With Treasury yields spiking to a two-year high, fixed-income investors are taking a hit, but traders can use exchange traded funds to capitalize on a steepening yield curve.
Treasury yields are adjusting to expectations that the Fed will begin to scale back its asset purchasing program faster-than-expected. [Treasury ETF Lowest Since April 2012 as Yields Spike]
Yields on the benchmark 10-year Treasuries briefly topped 2.5% Friday.

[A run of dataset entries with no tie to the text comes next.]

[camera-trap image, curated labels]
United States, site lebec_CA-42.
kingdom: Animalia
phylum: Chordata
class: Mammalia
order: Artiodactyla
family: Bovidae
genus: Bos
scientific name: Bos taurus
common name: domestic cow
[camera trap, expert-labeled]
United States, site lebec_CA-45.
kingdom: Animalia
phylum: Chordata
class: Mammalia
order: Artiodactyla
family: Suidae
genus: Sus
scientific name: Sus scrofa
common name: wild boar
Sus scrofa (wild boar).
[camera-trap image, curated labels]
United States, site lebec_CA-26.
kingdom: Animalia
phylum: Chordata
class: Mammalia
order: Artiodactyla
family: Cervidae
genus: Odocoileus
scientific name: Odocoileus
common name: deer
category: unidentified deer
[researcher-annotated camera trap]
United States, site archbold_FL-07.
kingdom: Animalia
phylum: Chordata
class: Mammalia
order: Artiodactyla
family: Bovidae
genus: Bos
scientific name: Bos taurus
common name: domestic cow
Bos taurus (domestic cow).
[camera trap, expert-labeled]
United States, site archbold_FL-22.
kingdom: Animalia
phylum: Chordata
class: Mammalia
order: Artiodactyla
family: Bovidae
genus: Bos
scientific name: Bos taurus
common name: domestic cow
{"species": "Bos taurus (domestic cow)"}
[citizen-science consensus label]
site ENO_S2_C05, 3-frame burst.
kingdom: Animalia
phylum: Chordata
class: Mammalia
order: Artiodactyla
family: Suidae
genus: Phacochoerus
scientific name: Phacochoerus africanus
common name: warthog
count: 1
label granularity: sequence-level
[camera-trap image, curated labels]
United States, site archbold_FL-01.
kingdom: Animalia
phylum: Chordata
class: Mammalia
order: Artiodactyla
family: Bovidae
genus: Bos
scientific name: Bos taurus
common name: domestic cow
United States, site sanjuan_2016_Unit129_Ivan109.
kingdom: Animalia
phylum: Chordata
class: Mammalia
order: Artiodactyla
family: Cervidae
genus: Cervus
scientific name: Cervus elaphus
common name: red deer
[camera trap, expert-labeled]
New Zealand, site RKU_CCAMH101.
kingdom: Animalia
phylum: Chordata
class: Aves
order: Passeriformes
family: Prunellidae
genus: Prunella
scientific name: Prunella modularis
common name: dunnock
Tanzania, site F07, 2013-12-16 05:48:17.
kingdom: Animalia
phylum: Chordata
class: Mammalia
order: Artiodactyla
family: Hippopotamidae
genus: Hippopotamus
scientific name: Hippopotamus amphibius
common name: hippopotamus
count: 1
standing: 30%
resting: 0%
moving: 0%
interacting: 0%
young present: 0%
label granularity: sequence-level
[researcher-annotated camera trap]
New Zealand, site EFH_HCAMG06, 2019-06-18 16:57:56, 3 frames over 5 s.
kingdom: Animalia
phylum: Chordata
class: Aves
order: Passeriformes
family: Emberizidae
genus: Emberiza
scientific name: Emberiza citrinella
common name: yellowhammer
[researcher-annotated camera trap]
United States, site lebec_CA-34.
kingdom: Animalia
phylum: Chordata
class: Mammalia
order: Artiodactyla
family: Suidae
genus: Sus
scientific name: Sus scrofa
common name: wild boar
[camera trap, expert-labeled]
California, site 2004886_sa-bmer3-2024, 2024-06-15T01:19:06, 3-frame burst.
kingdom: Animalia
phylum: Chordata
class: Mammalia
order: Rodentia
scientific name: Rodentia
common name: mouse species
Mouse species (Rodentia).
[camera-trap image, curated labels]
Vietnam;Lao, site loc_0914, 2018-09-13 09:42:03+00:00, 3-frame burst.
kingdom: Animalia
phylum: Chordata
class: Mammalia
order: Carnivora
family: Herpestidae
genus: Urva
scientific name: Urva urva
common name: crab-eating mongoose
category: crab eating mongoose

“Bernanke made it clear that tapering QE was on the table,” Ian Lyngen, a government-bond strategist at CRT Capital Group LLC, said in a Bloomberg article. “The fact that a QE story has taken out a lot of the bid for stocks has on the margin kept the Treasury sell-off from exacerbating, but in the wake of the Bernanke press conference, the bearish sentiment in the Treasury market appears likely to be with us for a while.”
While some have started to shift over to short-duration fixed-income assets in response to a rising rate environment, investors can also consider the iPath US Treasury Steepener ETN (NYSEArca: STPP) to directly capitalize on rising interest rates.
The STPP exchange traded note has gained 10.5% over the past month. In comparison, the iShares Barclays 7-10 Year Treasury Bond Fund (NYSEArca: IEF) has declined 3.3%.